SC restraint should not be considered weakness: CJ

ISLAMABAD: Can the Supreme Court suspend an act duly adopted by parliament, was the question raised by Chief Justice Mian Saqib Nisar on Tuesday, but at the same time he cautioned that the restraint being exercised by the top court should not be considered its weakness.

The chief justice made the observation during the hearing of a set of 13 petitions challenging the Elections Act 2017 that allows a disqualified parliamentarian — in this case deposed prime minister Nawaz Sharif — to hold any party office.

The petitions were filed by Pakistan Tehreek-i-Insaf chief Imran Khan, the Pakistan Peoples Party, Awami Muslim League chief Sheikh Rashid Ahmed and 10 others.

At the outset of the hearing, Leader of the House in the Senate Raja Zafarul Haq appeared before the court to seek adjournment of the case for two weeks. But the chief justice said the court would grant 10 days’ time.

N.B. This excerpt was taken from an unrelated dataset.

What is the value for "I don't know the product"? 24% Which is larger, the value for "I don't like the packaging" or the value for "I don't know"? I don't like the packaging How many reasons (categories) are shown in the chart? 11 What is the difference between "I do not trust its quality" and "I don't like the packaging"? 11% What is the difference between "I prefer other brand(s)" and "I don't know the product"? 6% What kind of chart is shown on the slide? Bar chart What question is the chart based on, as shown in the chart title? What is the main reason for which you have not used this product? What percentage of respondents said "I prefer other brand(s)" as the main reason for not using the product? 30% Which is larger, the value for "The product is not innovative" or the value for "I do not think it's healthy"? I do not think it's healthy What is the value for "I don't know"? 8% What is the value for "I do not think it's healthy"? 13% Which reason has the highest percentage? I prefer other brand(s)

Railways Minister Kha­waja Saad Rafique, former information minister Per­vaiz Rashid and Minister of State for Capital Adminis­tration and Development Division Tariq Fazal also attended the hearing. However, Interior Minister Ahsan Iqbal left early.

Mian Saqib Nisar says though he never watches TV, he receives messages about what has been stated against judiciary

At the last hearing on Jan 1, the Supreme Court had held the petitions maintainable on the grounds that the matter involved the enforcement of fundamental rights like Article 9 that guarantees security of citizens and Article 17 that deals with freedom of association.

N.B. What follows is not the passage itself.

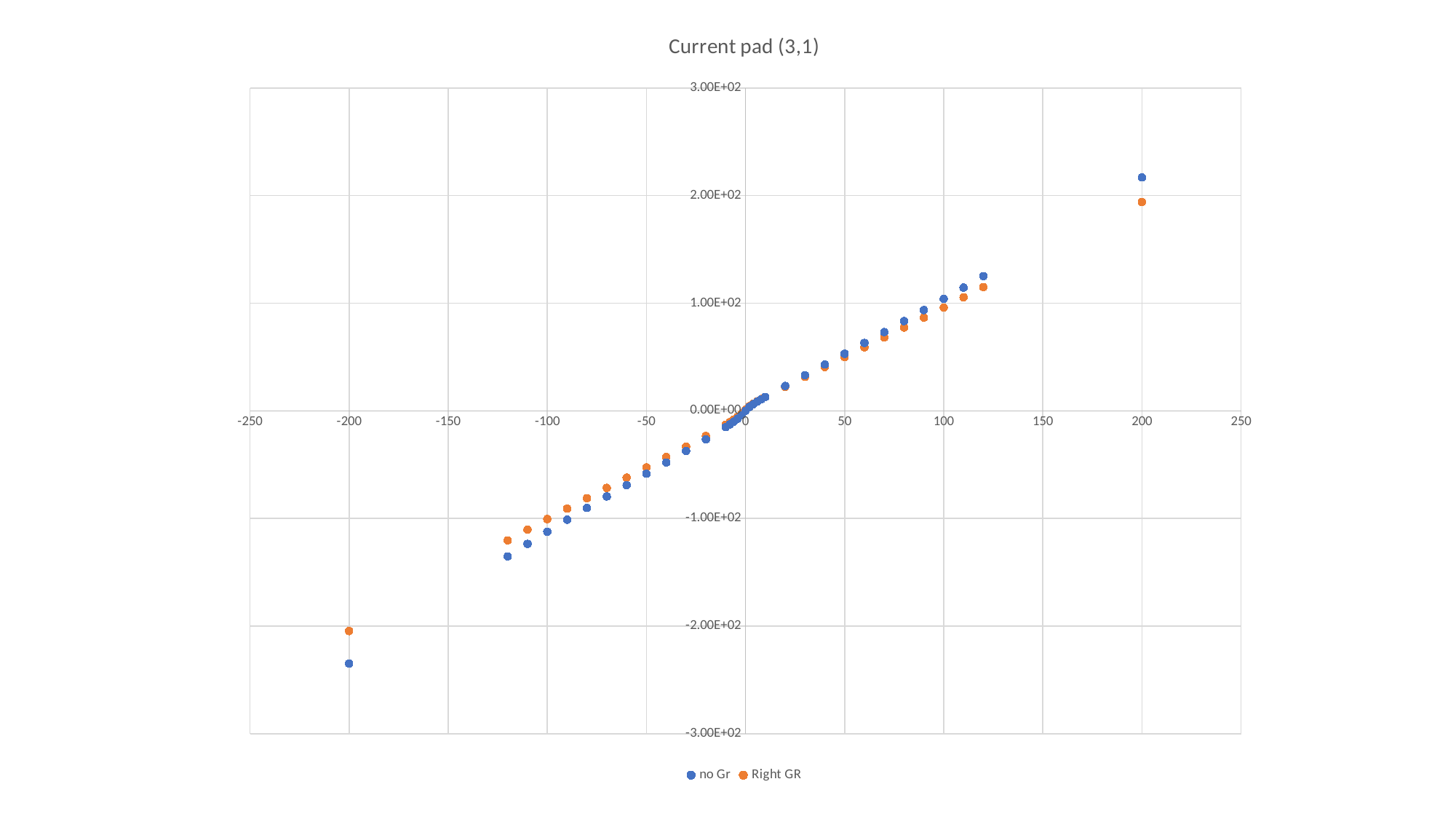
What kind of chart is shown on the slide? scatter chart At x = -200, which series has the lower value, no Gr or Right GR? no Gr Is the value for the no Gr series at x = -200 greater or less than -2.00E+02? less What is the title of the chart? Current pad (3,1) Do the plotted values rise or fall as the x value increases? rise Is the value for the no Gr series at x = 200 greater or less than 2.00E+02? greater Is the value for the Right GR series at x = 200 greater or less than 2.00E+02? less What are the names of the two series in the legend? no Gr and Right GR At x = 200, which series has the higher value, no Gr or Right GR? no Gr How many series does the legend list? 2 At x = 120, which series has the higher value, no Gr or Right GR? no Gr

When senior counsel Barrister Farogh Naseem said the petitioners had sought suspension of the Elections Act 2017 because a disqualified person could not become the head of a political party, the chief justice observed that the apex court would have to consider whether or not it could suspend an act passed by legislators.

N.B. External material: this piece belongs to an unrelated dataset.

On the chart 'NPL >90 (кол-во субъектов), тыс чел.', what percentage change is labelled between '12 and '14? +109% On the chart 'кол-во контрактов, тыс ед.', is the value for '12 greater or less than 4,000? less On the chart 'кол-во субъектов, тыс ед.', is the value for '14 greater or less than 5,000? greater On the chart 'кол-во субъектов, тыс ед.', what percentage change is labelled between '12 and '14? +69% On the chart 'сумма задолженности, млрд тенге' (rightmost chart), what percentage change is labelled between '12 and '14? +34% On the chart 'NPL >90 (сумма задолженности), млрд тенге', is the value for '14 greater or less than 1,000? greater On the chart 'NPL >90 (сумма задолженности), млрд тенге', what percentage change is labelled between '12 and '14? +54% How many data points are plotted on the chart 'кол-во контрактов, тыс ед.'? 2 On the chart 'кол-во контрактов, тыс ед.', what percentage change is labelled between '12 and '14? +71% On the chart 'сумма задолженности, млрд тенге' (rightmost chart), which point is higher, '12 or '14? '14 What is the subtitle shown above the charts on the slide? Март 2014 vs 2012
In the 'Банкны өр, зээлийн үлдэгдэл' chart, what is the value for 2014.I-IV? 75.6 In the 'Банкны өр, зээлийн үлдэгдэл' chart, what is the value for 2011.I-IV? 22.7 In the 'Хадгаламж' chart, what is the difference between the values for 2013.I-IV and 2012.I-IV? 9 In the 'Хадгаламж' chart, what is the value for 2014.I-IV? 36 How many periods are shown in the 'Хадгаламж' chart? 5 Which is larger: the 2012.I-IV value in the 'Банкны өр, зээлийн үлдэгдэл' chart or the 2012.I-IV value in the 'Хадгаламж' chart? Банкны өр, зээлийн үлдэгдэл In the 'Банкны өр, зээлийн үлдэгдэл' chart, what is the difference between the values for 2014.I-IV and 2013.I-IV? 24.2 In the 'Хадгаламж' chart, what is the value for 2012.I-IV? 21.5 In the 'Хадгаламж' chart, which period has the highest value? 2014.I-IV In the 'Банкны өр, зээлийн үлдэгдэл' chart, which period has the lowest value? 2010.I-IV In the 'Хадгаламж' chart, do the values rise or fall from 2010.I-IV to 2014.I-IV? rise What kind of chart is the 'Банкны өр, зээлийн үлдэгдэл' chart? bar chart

Justice Nisar, however, observed that the individual had become the party head under a law that was currently in the field.

While referring to different political statements of Saad Rafique, the chief justice observed that the court could not respond to his statements because he spoke outside the court premises and was alone with a microphone. But he would be provided ample opportunity here to speak and would also get replies, the court observed.

The railways minister, however, said that he could not speak here.

The chief justice said the minister could speak on legal points, but he had to exercise restraint. One should never dig holes, he observed, adding that though he never watched television, he received messages about what had been stated against the judiciary.

“We don’t want to get ourselves involved in political issues, but the restraint we are showing should not be considered our weakness,” the chief justice cautioned, reiterating that judges respected parliament and they expected to be reciprocated by it.

While postponing the hearing to Feb 6, the chief justice observed that the name of Saad Rafique should be written in bold letters.

At this, senior counsel Latif Khosa said in a lighter vein that since Mr Rafique chewed steel peas [lohe ke chane], his name should definitely be written in bold letters.

One of the petitions argued that amendments to the Elections Act were mala fide and unconstitutional as they were being introduced only to accommodate one person i.e. Nawaz Sharif who had been disqualified by the Supreme Court under Article 62(1)(f) of the Constitution.

“The people at large who are citizens of Pakistan have a right to join any political party, including the PML-N, but this right will be completely jeopardised if the party is headed by a disqualified person.

“The act to make [Nawaz] Sharif as the party head of PML-N is against Articles 62, 63 and 189 of the Constitution and unless and until this court extends immediate judicial interference, grave prejudice will be caused to the petitioner and the public at large,” the petition contended.